Troubleshoot cloud monitoring with Performance Analysis
The Performance Analysis Dashboard (or PerfStack) gives you the ability to troubleshoot multi-faceted issues in your applications and infrastructure. Create consolidated data views as charts and graphs to collect and compare metrics, data, and logs for end-to-end hybrid troubleshooting for monitored and managed nodes and more.
When something goes wrong in your applications and infrastructure, you typically need to review numerous views and resources in the Orion Web Console depending on Orion products, features, metrics, and nodes.

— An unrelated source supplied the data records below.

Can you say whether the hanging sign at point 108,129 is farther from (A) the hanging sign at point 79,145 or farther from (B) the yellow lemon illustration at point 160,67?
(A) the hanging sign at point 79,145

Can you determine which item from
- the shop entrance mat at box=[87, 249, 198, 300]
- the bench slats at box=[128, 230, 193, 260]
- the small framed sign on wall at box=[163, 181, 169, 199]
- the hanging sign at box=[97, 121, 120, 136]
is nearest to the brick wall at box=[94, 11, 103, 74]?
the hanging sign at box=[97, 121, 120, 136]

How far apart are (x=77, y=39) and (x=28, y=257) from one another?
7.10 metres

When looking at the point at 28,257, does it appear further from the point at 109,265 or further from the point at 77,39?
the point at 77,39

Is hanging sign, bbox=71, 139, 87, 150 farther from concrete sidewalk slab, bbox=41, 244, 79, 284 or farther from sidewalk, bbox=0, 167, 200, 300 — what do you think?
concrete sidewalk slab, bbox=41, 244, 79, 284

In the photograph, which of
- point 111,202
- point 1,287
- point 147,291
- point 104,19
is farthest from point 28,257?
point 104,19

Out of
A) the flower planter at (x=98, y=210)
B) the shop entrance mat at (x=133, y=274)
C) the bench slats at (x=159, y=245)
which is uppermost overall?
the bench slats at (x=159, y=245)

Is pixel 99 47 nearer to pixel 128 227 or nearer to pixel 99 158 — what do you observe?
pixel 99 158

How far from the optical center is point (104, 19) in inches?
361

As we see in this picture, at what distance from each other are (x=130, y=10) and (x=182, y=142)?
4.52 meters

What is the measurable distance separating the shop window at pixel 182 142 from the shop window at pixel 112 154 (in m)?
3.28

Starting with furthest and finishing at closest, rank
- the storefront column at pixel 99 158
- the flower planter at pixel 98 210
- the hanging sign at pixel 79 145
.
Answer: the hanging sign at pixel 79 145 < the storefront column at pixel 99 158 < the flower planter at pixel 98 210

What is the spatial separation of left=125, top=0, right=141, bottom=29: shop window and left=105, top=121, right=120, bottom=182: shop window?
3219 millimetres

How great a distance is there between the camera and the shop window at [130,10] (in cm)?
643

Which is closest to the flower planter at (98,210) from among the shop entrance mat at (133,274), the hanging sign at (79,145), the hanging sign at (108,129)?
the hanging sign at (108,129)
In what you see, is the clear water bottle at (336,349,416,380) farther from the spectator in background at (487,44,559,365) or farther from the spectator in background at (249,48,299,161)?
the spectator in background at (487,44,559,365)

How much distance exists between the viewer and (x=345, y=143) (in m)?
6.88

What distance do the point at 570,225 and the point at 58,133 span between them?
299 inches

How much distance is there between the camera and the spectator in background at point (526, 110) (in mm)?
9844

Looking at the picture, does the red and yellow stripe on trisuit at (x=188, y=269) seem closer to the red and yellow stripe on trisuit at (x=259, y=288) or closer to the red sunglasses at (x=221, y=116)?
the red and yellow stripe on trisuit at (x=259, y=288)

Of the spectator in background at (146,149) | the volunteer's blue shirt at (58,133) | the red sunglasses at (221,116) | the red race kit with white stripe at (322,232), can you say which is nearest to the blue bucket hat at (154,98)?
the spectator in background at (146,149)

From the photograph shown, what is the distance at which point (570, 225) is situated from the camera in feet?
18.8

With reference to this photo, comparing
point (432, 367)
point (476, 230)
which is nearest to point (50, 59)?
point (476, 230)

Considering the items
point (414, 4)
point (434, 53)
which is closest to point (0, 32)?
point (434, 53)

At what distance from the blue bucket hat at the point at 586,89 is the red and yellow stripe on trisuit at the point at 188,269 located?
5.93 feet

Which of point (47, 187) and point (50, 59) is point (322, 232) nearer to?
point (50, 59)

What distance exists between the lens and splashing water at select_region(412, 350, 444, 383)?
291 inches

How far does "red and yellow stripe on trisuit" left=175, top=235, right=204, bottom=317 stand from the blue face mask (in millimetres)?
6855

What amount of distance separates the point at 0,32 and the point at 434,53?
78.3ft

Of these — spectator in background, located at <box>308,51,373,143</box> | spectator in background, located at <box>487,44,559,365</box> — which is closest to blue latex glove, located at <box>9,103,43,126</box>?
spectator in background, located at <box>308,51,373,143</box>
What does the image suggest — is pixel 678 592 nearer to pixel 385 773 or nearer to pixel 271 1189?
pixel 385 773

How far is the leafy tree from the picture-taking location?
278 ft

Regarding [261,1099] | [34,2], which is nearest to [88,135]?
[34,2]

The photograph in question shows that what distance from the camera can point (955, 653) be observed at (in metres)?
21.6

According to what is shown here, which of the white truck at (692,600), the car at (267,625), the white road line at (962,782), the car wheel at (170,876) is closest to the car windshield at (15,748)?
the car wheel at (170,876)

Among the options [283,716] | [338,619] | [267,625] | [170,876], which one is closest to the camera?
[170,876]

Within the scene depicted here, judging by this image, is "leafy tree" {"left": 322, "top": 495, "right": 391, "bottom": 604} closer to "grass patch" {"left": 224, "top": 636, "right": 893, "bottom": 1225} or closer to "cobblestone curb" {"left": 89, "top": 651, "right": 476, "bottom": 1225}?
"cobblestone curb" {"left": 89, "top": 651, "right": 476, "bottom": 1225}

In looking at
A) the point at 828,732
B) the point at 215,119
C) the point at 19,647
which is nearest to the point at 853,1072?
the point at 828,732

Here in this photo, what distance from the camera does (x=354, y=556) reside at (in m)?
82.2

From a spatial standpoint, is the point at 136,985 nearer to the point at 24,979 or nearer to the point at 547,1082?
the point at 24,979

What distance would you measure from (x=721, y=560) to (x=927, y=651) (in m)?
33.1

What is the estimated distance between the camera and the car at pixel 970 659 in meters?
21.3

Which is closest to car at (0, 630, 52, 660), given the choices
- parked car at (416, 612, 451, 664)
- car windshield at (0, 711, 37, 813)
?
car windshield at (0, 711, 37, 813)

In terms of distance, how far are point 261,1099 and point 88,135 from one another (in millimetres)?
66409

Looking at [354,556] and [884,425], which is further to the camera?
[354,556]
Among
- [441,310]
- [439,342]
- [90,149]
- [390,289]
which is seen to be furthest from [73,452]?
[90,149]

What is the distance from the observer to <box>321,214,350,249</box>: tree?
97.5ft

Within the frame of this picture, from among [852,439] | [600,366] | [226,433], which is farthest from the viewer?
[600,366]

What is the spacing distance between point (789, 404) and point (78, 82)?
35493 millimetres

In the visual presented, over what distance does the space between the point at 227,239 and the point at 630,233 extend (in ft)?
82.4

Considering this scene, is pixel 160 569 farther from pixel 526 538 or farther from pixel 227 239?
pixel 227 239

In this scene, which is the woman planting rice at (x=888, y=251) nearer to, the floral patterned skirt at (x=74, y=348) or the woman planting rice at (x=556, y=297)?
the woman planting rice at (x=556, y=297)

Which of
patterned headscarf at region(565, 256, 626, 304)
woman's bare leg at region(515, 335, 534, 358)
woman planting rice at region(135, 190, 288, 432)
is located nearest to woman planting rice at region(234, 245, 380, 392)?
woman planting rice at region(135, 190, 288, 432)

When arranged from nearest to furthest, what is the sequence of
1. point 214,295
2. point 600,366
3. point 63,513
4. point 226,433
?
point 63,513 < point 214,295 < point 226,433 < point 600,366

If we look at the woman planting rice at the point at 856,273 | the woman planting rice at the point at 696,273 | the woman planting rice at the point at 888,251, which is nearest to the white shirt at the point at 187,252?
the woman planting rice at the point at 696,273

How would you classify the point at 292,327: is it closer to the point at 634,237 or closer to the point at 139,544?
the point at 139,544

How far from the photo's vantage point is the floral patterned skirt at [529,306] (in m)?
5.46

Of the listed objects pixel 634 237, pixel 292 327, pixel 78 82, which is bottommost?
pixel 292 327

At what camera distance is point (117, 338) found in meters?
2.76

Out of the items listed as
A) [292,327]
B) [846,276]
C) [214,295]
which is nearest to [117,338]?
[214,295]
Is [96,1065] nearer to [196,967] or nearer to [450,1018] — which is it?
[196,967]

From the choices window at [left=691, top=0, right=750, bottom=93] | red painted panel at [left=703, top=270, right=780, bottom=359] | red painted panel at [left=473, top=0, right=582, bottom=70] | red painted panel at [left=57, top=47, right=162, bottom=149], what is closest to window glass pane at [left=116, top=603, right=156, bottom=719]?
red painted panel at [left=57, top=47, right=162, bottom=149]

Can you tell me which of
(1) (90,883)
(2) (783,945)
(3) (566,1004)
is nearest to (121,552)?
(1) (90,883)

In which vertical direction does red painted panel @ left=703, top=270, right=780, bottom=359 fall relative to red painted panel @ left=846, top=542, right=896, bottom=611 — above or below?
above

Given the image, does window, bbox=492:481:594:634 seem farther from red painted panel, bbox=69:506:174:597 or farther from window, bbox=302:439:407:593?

The Performance Analysis dashboard provides visualizations of correlated data to analyze and sift through metrics, relationships, and noise to focus on the true issue and related data.
- Compile all of the metrics into a single dashboard to analyze and find the key issues
- Merge metrics into the same charts and graphs to see gaps and spikes
- Navigate trending issues and triggered alerts by walking back through time across all metrics
- Play with data to see trends of usage and issues and walk-through history performance
- Determine when performance starts to ebb and flow across resources and applications
- Troubleshoot cloud instances encountering problems and to take action through cloud management pages
- Continue monitoring resources after resolving issues to verify performance
Application investigation with SAM
For example, a Windows Server 2003 application on cloud instances is encountering degraded performance issues. Alerts trigger sending information to your application owner, who escalates the issue to system and network administrators. Rather than digging into the alerts through Node Details pages for the monitored application, server, and network, create a new project to investigate the issue by laying alert metrics into the same dashboard.
In the Orion Web Console, select My Dashboards > Home > Performance Analysis.
This opens the Performance Analysis, or PerfStack, dashboard to build charts and graphs using metrics pulled from monitored applications and servers in the Metric Palette.
In the New Analysis Project, click Add Entities.
Search and select the checkbox for the Windows 2003 application in distress. Entering Windows gives a list of all monitored nodes, component monitors, and more with Windows in the name or type. Expand and select Types or Status to further filter the list.
The selected application node displays in the Metric Palette.
Select the Windows 2003 node and find metrics to drag and drop onto the dashboard.
The metrics list for the selected node. For the Windows 2003 application, expand and select the following metrics into charts: Logical Disk Average: Disk Queuing, Average IOPS Read, Maximum IOPS Write, Maximum IOPS Read, Average IOPS Write, IO Latency Write, IO Latency Read, and IOPS Total.
The data begins to show us where issues occurred. To further investigate, add the following metrics into another chart: Throughput Total: IO data from the virtual layer and IO data from the storage layer.
- Click Save.
Analyzing the data, the issue looks to be a noisy neighbor. This gives your network and system administrators a direction for further investigation and resolving latency issues. Share the link with all system and network administrators to help resolve the issue and inform the application owner. Everyone can look over the data, add it to tickets, and verify changes as SAM polls after updates.